Петипа, внимательно следивший за откликами на балетные спектакли в прессе, не мог не обратить внимания на то, что оценка исполнительского мастерства этой примы зачастую совпадала с отзывами на выступления его жены. Помнил он и о том, что контракт К. Розати подходил к концу. Отсюда следовал вполне логичный вывод: когда знаменитая балерина покинет Санкт-Петербург, главная роль в будущем балете, несомненно, достанется его Марии. И для этого даже особых усилий прилагать не придется: после успешных зарубежных гастролей, особенно в Париже, ее положение в дирекции императорских театров значительно укрепилось. Это сказалось и на повышении заработка: с 9 сентября 1861 года она стала получать по 25 рублей за каждое выступление, а также получила «полубенефис в день, предписанный танцовщице Прихуновой», незадолго до этого завершившей карьеру после того, как она вышла замуж за князя Л. Н. Гагарина[373].
Следует отметить, что М. Петипа в своих расчетах не ошибся. Вскоре после первого представления «Дочери фараона» «истек срок контракта г-жи Розати, и она уехала в Париж, навсегда распрощавшись с артистической карьерой». Роль Аспиччии перешла к Марии Петипа, «с восторгом принимаемой публикой»[374].

# Задания:
1. Определите, согласуются ли с отрывком о М. Петипа и К. Розати три утверждения ниже. Для каждого ответьте «да» или «нет» и приведите точную цитату из отрывка, которая это решает.
(а) С 9 сентября 1861 года Мария Петипа стала получать по 25 рублей за каждое выступление.
(б) Когда контракт закончился, Розати осталась в Санкт-Петербурге.
(в) Прихунова завершила карьеру после замужества с князем Л. Н. Гагариным.
2. Ответьте кратко на вопросы по отрывку о М. Петипа и К. Розати:
(а) За чем внимательно следил Петипа?
(б) Какая роль перешла к Марии Петипа?
(в) В день, предписанный какой танцовщице, Мария Петипа получила полубенефис?
3. Напишите продолжение отрывка о М. Петипа и К. Розати, начиная сразу после его последнего предложения.

# Записанные данные:
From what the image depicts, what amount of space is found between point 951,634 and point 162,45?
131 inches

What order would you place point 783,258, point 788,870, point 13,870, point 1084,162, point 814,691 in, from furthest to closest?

# Ответы по порядку:
1.
(а) Да: «с 9 сентября 1861 года она стала получать по 25 рублей за каждое выступление».
(б) Нет: «она уехала в Париж, навсегда распрощавшись с артистической карьерой».
(в) Да: «незадолго до этого завершившей карьеру после того, как она вышла замуж за князя Л. Н. Гагарина».

2.
(а) За откликами на балетные спектакли в прессе.
(б) Роль Аспиччии.
(в) Танцовщице Прихуновой.

3.
Повышение официального статуса жены дало основание М. Петипа полагать, что отныне она может претендовать на положение первой танцовщицы в театре. Но для этого необходимо расширить ее репертуар, и Мариус предпринял попытку реанимировать «Эолину» в постановке Ж. Перро, в которой в 1858 году блистала Амалия Феррарис. В том памятном зрителям спектакле Мария исполняла роль крестьянки Берты. Теперь же ей предстояло в ранге прима-балерины создать образ героини балета — фантастического существа.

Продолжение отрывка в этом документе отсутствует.